TEXTO FORNECIDO
════════════════

O racional subjacente a todo este comportamento é simples: somos um país pequeno, sem escala, pelo que as forças do mercado a isso nos obrigam. Toda a gente parece concordar com esta lógica comercial: a criança/jovem, para ser empregável num mundo global, tem que dominar muito bem o inglês; por outro lado, alguns estabelecimentos de ensino, nomeadamente faculdades, escolhem fornecer os seus cursos só em inglês para aumentar o seu mercado potencial, captando alunos internacionais; finalmente, a importação de produtos culturais é mais barata do que a realização de originais em português.
A questão é verificarmos quais são os custos de seguirmos este caminho. À primeira vista, e no curto prazo, parece uma senda sem custos: tornamo-nos mais competitivos e o português continua a ser a nossa língua. Porém, a médio e longo prazos, este caminho leva, inexoravelmente, ao extermínio do português (como já desapareceram o lusitano ou o latim). É isso que queremos?
O português não é uma língua residual. O português é a sexta língua mais falada no mundo inteiro, o que a torna um património, para além de cultural e afectivo, comercial. Aliás, os ingleses têm bem noção do valor comercial da sua língua e ganham muito dinheiro com a venda de diplomas, ensino da mesma ou a exportação de produtos culturais. Neste sentido, a subordinação da língua portuguesa à inglesa no espaço nacional é, então, muito questionável.

════════════════

DADOS REGISTADOS
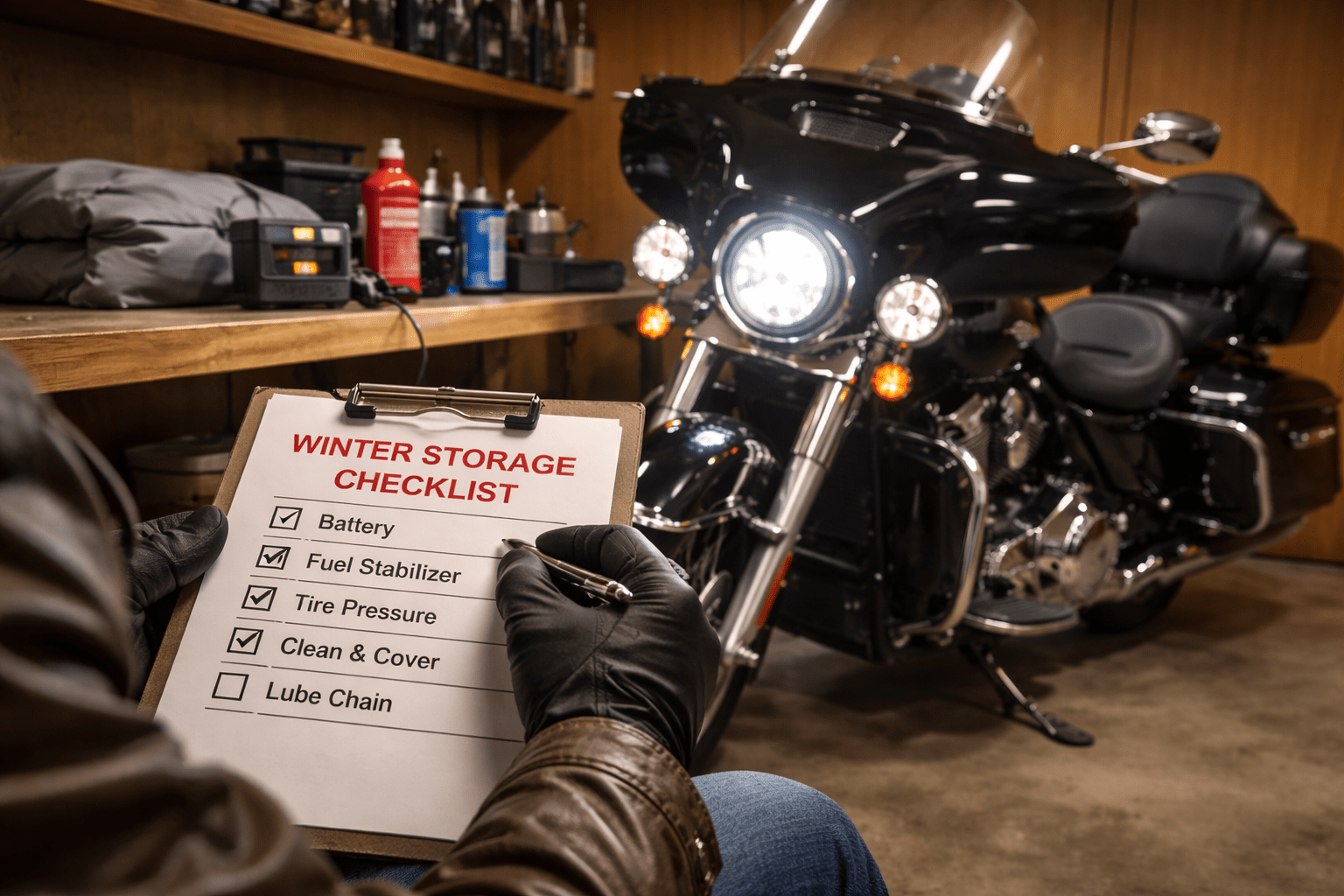 Motorcycle Lighting Checklist for Winter Storage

════════════════

LISTA DE TAREFAS
A – Segundo o texto sobre a língua portuguesa e o inglês, que posição ocupa o português entre as línguas mais faladas do mundo?
B – Escreva a continuação do texto sobre a língua portuguesa e o inglês, a partir da última frase apresentada.

RESPOSTAS AOS EXERCÍCIOS
A – É a sexta língua mais falada no mundo inteiro.

B –
A nossa língua é um património, não o devemos desbaratar. Aliás, os grandes países não o fazem: os chineses, os russos, os espanhóis ou os japoneses não subordinam as suas línguas ao inglês. Curiosamente, os brasileiros também não.
Sei que Portugal é um país pequeno e que o grande falante da nossa língua é o Brasil. Mas isso não nos deve impedir de preservar a nossa língua, não a subestimar e tomar as rédeas da sua difusão. O castelhano é um bom exemplo: também há mais falantes fora de Espanha do que em Espanha, mas é a Espanha quem lidera a língua (e não lhes passa pela cabeça subordinar o espanhol ao inglês). Esta não é uma discussão entre fechamento ou cosmopolitismo. Trata-se de defender uma cultura, um património.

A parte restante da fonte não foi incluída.